Remorse bit into Aragorn's soul and he let go of the orc's arm as if it had changed into a fiery brand. He straightened his back, withdrawing the threatening hand from the goblin's neck. 'Where was it hiding?' he said, his voice low. It took all of his resolve to force an imperious note into it now. 'Where are the pools that it liked to frequent?'

'Seven-eight day march,' the orc snivelled. 'Take the left fork, northward. I don't know any more.' He cringed wretchedly. 'I promise I don't know any more.'

Orc-promises were not worth the breath it took to utter them, but Aragorn had the information he needed. Trying to retain his dignity even through the rending shame born of his lack of self-control, he lifted his knee from the orc's abdomen and climbed slowly to his feet. A sharp pain lanced up his left side and he clutched his ribs, inhaling harshly over the discomfort.

'Very well,' he panted. 'We had an agreement. I will spare your life, but I cannot have you following me. If you lower yourself carefully over the edge, you will not fall to your death. Go. Begone.'

The orc stared at him, dumbfounded. Even in the darkness Aragorn could make out the faint signs of disbelief upon the misshapen face. The wretched creature had not expected to be set free.

'Over the edge,' he repeated wearily. 'Go.'

'Aye,' the orc yipped, scrambling to his feet, long arms dragging against the stones.
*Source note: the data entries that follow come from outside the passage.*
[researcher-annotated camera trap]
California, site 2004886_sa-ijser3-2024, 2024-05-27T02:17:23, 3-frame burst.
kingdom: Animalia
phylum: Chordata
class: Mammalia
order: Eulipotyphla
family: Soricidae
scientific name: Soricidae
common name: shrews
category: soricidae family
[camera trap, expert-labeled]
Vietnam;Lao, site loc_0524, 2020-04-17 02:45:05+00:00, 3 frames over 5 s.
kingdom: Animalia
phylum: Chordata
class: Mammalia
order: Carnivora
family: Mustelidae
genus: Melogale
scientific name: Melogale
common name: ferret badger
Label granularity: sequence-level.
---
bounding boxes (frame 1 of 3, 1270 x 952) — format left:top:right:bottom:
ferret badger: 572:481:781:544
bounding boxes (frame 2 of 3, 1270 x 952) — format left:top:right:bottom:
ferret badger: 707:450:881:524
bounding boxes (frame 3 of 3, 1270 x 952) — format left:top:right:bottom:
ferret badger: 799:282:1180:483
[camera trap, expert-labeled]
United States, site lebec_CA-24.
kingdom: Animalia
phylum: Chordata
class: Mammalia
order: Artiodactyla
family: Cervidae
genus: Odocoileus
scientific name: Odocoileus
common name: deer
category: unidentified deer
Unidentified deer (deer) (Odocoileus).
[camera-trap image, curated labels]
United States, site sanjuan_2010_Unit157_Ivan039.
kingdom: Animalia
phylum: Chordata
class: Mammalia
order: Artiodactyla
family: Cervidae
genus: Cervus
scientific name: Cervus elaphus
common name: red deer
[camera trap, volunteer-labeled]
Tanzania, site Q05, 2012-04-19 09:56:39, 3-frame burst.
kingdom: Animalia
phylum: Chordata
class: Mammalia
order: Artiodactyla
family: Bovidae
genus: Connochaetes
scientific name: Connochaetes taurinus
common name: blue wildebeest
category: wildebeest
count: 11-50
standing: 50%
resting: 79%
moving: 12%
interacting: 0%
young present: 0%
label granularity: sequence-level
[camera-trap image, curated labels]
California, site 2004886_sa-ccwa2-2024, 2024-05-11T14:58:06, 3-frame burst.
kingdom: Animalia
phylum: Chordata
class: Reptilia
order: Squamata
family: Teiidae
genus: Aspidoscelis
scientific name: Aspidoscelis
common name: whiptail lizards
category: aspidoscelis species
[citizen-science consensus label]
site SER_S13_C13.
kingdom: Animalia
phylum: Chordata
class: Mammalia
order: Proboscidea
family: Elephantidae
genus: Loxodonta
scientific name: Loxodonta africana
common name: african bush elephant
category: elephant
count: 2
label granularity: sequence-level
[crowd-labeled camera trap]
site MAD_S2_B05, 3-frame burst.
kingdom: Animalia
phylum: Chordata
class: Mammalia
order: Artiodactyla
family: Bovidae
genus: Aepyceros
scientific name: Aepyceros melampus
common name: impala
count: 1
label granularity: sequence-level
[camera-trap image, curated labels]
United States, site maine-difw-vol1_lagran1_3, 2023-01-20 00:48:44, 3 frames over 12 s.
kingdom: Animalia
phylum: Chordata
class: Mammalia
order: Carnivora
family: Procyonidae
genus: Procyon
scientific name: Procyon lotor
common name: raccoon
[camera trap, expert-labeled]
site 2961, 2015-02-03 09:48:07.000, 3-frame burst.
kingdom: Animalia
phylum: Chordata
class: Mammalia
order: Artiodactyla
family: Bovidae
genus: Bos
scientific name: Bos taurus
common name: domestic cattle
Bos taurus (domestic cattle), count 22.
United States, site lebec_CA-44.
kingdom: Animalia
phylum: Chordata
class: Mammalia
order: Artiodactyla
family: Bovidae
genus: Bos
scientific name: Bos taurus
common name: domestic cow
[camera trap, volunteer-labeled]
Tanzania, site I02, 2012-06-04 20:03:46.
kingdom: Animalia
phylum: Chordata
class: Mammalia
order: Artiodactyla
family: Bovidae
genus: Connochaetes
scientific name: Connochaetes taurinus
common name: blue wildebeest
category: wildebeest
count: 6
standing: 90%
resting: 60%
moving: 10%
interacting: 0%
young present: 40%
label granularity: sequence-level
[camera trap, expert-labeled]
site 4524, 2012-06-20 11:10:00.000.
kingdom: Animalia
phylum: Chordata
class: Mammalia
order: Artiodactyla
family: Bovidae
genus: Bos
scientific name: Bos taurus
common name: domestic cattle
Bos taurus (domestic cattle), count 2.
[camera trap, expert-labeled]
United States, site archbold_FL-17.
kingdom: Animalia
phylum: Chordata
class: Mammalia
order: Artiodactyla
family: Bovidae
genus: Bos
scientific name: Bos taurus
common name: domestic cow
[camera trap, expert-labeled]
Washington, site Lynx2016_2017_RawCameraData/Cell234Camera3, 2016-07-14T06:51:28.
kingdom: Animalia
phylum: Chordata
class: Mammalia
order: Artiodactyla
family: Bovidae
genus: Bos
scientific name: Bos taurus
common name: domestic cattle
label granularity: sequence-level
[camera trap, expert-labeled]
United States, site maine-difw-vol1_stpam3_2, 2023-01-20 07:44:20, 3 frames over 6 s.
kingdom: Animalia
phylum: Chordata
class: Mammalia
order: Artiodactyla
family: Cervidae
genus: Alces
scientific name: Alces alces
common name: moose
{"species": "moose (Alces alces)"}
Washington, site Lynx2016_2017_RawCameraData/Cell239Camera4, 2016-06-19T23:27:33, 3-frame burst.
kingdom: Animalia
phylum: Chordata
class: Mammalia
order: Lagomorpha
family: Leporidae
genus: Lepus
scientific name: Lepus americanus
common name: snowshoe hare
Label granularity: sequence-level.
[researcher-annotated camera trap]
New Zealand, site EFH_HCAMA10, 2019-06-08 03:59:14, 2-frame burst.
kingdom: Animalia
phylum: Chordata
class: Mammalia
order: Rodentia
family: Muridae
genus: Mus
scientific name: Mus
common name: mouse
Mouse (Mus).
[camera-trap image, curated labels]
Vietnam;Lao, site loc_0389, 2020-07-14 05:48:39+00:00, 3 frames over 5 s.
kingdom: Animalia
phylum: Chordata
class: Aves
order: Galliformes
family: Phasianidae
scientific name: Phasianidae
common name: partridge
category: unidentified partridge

Though the Ranger did not know it, there was a light in his eyes that could not be disobeyed. Fear and awe drove the goblin as he lumbered to the place where his compatriot had fallen. 'Aye, I'm going...'

Aragorn watched as the orc first knelt, then lay down on his belly, lowering his legs carefully into the black abyss behind. For a moment the clawed hands gripped the stone. Then they released their hold. There was a sound of shifting debris and a sharp yelp, then a low noise of shuffling and scrambling as the goblin navigated the long slide down into the valley. For a moment there was silence, and then Aragorn thought he could hear gleeful laughter far away below.

His blood ran cold. Mercy in Mordor brought only ill ends, and he did not doubt that he would one day be haunted by the fruits of his unadvisable clemency, but what else could he have done? To slay the helpless wretch would have cost him his decency, and that was a sacrifice he was not yet willing to make, not even for his life.

He sank slowly to his knees, keening softly as the pain of his as yet unknown injuries began to throb in a discordant symphony of suffering. There was foul black blood congealing on his hands and his clothes, in his hair, on his face. He had spent his strength in battle and in the impromptu interrogation. He had none left now to go pawing in the dark, looting the corpses for useful gear. He would wait a while, he told himself, and the claw-wounds on his scalp throbbed with the thrumming of his heart. Then he would see to that chore and resume his hunt. In a little while. Only a little while.